Braxton, who declined to make the memo available, said it alerted employees that the bank was undergoing 'an assessment' of the idea. She wouldn’t say how many jobs may be moved.
In the meantime, the BBC reports that former BayernLB banker Gerhard Gribkowsky has admitted taking $44m in bribes from Formula 1 President Bernie Ecclestone at a trial in Germany.
Gribkowsky was speaking seven months after Ecclestone gave testimony to the Munich court under immunity.
Ecclestone said he had paid Gribkowsky to avoid a UK tax inquiry into the sale of Formula 1 in 2006, but denied the payments were bribes.
And Bloomberg also reports that Sumitomo Mitsui Financial Group’s lending unit has fired a senior banker amid a government investigation into insider trading, two people with knowledge of the matter said.
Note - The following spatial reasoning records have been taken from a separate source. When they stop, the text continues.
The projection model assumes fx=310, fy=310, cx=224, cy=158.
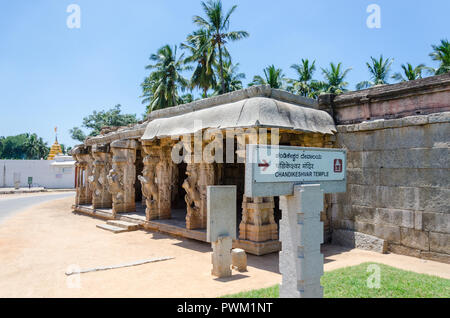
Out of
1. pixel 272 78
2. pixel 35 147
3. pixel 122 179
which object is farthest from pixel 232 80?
pixel 35 147

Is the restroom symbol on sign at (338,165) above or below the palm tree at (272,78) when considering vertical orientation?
below

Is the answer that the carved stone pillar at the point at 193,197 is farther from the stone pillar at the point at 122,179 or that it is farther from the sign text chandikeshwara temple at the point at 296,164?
the sign text chandikeshwara temple at the point at 296,164

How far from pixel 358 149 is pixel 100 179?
36.9ft

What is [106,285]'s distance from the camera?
535cm

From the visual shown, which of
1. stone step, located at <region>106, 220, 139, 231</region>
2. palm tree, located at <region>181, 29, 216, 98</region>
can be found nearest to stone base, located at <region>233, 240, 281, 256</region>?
stone step, located at <region>106, 220, 139, 231</region>

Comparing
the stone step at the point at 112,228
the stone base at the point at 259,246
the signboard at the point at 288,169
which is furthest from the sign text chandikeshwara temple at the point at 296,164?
the stone step at the point at 112,228

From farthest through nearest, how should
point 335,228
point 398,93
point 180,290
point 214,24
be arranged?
point 214,24 → point 335,228 → point 398,93 → point 180,290

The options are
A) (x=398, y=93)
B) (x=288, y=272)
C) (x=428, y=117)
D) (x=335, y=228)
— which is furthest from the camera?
(x=335, y=228)

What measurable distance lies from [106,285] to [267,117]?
4490 mm

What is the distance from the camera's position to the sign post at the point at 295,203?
128 inches

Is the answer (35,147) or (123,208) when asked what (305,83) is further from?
(35,147)

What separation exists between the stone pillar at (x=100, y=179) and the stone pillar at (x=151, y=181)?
13.3 feet

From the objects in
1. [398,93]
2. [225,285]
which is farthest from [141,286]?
[398,93]

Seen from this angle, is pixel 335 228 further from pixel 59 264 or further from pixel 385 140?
pixel 59 264
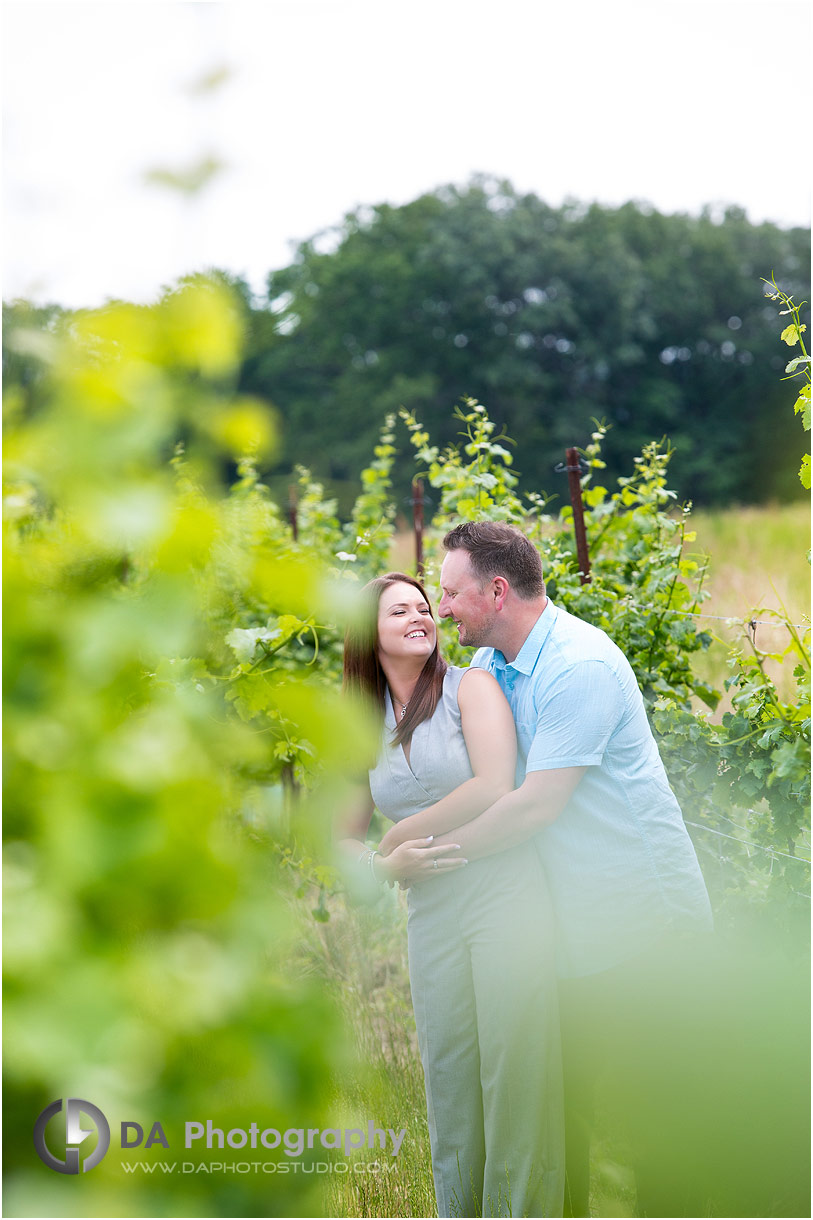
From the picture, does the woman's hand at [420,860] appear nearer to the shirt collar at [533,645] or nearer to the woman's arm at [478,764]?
the woman's arm at [478,764]

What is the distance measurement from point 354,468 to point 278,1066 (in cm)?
3195

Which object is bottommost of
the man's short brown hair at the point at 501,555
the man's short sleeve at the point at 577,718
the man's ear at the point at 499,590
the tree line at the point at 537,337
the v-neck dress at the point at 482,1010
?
the v-neck dress at the point at 482,1010

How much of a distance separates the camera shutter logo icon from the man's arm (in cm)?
169

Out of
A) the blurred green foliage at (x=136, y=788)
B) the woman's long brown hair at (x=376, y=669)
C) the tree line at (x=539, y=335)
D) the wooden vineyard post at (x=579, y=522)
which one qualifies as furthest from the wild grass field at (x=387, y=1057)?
the tree line at (x=539, y=335)

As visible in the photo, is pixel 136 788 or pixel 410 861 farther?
pixel 410 861

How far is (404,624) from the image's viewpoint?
2.56m

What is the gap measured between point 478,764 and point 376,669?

The Securities and Exchange Surveillance Commission is considering asking prosecutors to pursue a criminal case over the trades, said three people, who asked not to be identified because the investigation isn’t public. The person hasn’t been accused of wrongdoing.
Finally, Reuters reports that hedge fund manager Steven Cohen was recently deposed by U.S. Securities and Exchange Commission investigators over whether he made certain illegal trades based on inside information, Bloomberg reported, citing people familiar with the matter.
Federal prosecutors and regulators have been investigating allegations of improper trading at SAC Capital, Cohen's hedge fund firm, since at least 2007, and U.S. authorities have implicated or charged four people with engaging in insider trading while working at SAC Capital in the last two years.